[Start of Task input]

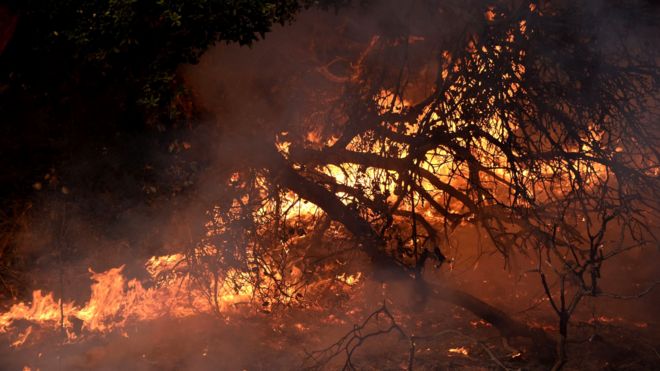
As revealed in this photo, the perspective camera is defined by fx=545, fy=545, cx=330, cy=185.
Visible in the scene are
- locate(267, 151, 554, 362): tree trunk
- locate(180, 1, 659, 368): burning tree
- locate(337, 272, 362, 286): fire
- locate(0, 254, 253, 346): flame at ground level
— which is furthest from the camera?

[End of Task input]

■ **Instructions for the task**
Can you repeat the material above word for word, leaving out any pictures?

■ **Answer to this exercise**
As revealed in this photo, the perspective camera is defined by fx=545, fy=545, cx=330, cy=185.
Visible in the scene are
- locate(267, 151, 554, 362): tree trunk
- locate(180, 1, 659, 368): burning tree
- locate(337, 272, 362, 286): fire
- locate(0, 254, 253, 346): flame at ground level
— which is furthest from the camera?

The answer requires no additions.